DATA.

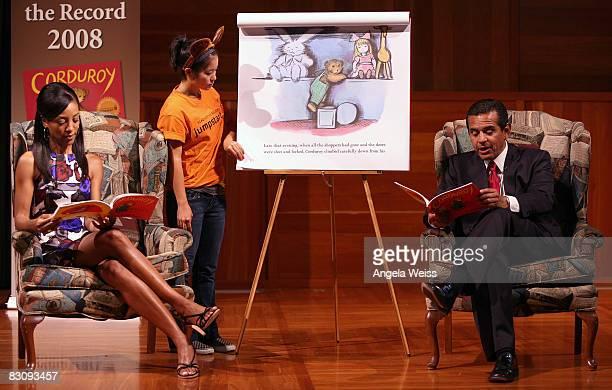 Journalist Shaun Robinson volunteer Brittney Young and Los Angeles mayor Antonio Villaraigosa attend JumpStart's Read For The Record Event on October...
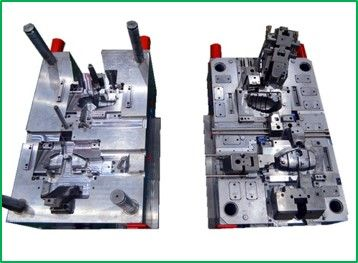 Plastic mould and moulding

---

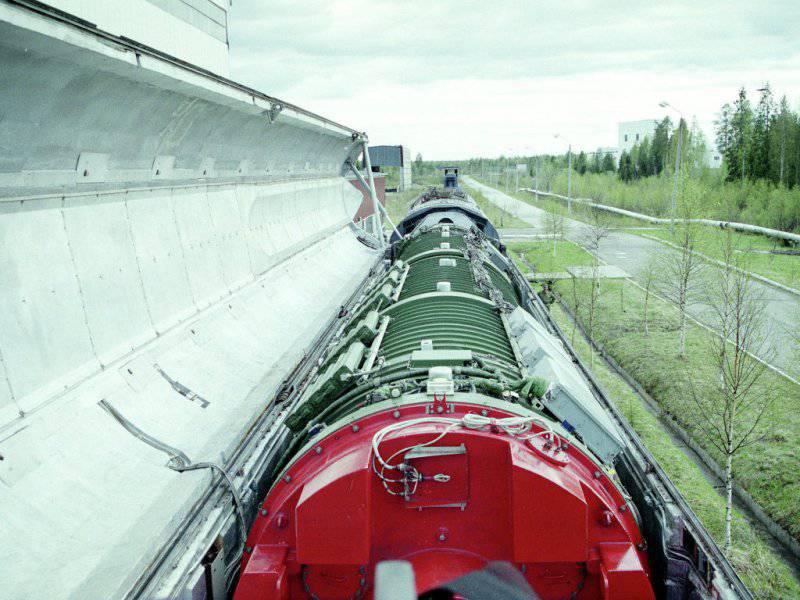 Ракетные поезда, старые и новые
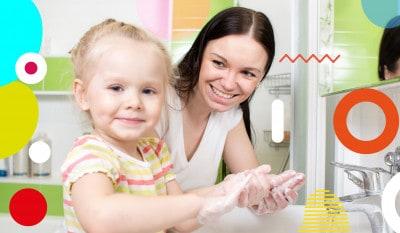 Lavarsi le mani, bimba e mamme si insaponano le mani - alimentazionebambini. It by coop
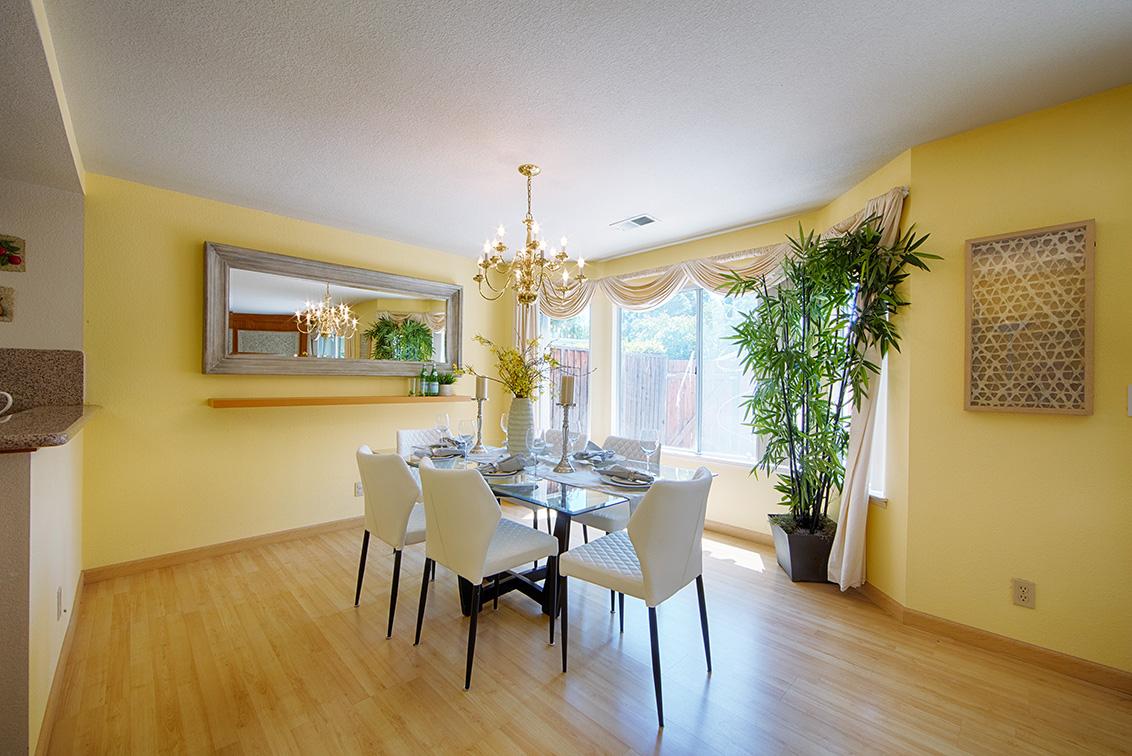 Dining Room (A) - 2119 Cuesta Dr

---

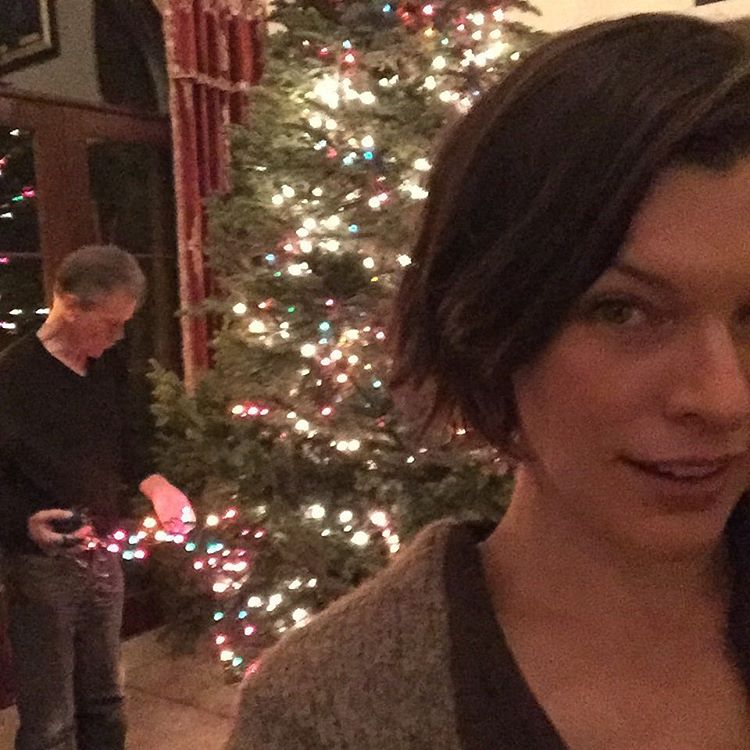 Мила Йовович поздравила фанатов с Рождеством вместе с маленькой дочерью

WHAT NEEDS TO BE DONE. Using the material above, reproduce only the lines that run from the line with "Journalist Shaun Robinson" up to and including the line with "Plastic mould and moulding", exactly, with the pictures dropped.

THE COMPLETED TASK.
 Journalist Shaun Robinson volunteer Brittney Young and Los Angeles mayor Antonio Villaraigosa attend JumpStart's Read For The Record Event on October...
 Plastic mould and moulding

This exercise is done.